> **SHORT PROBLEM**:
Reproduce verbatim the lines of the records beginning with the line that contains "Of the objects listed as" and continuing through the end of the records, including that first line.

> **INPUT DATA**:
******

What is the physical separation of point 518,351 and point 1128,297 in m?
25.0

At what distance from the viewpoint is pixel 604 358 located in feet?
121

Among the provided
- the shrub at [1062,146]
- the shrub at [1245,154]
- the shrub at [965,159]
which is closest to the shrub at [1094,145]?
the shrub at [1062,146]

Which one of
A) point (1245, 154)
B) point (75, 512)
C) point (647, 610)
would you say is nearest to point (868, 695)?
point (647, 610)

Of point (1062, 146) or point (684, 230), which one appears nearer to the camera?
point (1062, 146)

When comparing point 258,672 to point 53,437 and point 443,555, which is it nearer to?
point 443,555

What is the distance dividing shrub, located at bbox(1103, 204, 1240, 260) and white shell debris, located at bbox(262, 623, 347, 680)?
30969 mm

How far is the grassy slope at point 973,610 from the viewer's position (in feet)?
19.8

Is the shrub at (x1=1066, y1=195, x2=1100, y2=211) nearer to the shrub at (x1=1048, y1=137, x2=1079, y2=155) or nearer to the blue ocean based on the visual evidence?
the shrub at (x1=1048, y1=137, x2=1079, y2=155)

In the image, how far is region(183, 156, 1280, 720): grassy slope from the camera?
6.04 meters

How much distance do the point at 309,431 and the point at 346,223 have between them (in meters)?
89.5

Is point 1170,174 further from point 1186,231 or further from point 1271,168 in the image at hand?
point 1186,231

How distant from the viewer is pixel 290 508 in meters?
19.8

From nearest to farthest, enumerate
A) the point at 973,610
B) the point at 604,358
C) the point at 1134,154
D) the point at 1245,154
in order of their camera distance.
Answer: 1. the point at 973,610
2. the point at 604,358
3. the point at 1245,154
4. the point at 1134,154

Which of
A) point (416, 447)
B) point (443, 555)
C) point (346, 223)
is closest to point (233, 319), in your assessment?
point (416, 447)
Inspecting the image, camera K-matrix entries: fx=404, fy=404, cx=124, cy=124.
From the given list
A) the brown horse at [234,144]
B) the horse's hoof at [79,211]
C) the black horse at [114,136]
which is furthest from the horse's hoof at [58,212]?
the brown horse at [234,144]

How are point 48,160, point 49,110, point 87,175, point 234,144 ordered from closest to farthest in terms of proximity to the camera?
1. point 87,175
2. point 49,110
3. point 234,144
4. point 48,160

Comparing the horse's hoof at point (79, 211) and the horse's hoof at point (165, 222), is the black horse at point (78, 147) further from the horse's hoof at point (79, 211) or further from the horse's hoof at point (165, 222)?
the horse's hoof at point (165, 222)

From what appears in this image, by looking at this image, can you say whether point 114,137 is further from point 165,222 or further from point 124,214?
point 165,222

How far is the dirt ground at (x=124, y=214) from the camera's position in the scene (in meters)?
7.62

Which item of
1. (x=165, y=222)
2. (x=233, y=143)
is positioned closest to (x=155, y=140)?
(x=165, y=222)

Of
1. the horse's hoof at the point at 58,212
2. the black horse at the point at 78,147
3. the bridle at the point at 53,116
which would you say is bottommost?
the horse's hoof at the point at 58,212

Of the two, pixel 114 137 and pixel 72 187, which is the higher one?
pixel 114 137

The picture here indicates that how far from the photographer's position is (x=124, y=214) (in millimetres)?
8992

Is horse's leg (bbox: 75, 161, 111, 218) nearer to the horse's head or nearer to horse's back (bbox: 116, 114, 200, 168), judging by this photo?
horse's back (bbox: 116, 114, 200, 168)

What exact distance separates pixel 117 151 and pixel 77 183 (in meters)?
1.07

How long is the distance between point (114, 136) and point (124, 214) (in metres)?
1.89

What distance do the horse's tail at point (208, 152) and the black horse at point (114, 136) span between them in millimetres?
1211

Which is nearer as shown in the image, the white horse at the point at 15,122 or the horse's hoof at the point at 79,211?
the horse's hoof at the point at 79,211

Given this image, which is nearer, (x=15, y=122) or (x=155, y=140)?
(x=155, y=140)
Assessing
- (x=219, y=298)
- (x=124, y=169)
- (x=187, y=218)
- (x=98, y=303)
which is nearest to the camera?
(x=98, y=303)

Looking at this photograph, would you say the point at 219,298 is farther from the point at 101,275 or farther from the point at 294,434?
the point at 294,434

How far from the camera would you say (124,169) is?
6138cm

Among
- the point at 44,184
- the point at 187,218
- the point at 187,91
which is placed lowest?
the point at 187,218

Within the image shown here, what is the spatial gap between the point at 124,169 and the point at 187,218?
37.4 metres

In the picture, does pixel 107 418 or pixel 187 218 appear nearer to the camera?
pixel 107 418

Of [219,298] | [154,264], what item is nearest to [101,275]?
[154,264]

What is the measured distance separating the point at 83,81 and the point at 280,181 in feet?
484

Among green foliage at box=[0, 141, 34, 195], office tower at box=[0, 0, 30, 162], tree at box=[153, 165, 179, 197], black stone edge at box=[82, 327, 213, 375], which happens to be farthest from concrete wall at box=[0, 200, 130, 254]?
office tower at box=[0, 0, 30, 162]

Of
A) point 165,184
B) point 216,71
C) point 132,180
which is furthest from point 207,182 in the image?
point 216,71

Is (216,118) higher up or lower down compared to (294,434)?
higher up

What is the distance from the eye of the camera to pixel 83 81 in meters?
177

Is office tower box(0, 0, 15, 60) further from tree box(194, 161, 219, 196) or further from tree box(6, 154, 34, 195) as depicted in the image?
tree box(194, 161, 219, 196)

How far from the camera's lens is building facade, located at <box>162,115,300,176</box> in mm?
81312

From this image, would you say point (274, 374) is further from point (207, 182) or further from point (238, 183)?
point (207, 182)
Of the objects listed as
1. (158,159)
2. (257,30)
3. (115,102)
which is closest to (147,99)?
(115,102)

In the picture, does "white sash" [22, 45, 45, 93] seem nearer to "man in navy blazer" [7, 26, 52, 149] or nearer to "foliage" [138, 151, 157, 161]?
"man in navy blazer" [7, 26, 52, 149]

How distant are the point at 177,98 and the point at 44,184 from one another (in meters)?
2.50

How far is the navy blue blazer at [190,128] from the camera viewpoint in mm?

******

> **RESULT OF THE TASK**:
Of the objects listed as
1. (158,159)
2. (257,30)
3. (115,102)
which is closest to (147,99)?
(115,102)

In the picture, does "white sash" [22, 45, 45, 93] seem nearer to "man in navy blazer" [7, 26, 52, 149] or nearer to "foliage" [138, 151, 157, 161]?
"man in navy blazer" [7, 26, 52, 149]

How distant are the point at 177,98 and the point at 44,184 from one another (in meters)?
2.50

How far is the navy blue blazer at [190,128] from the camera viewpoint in mm?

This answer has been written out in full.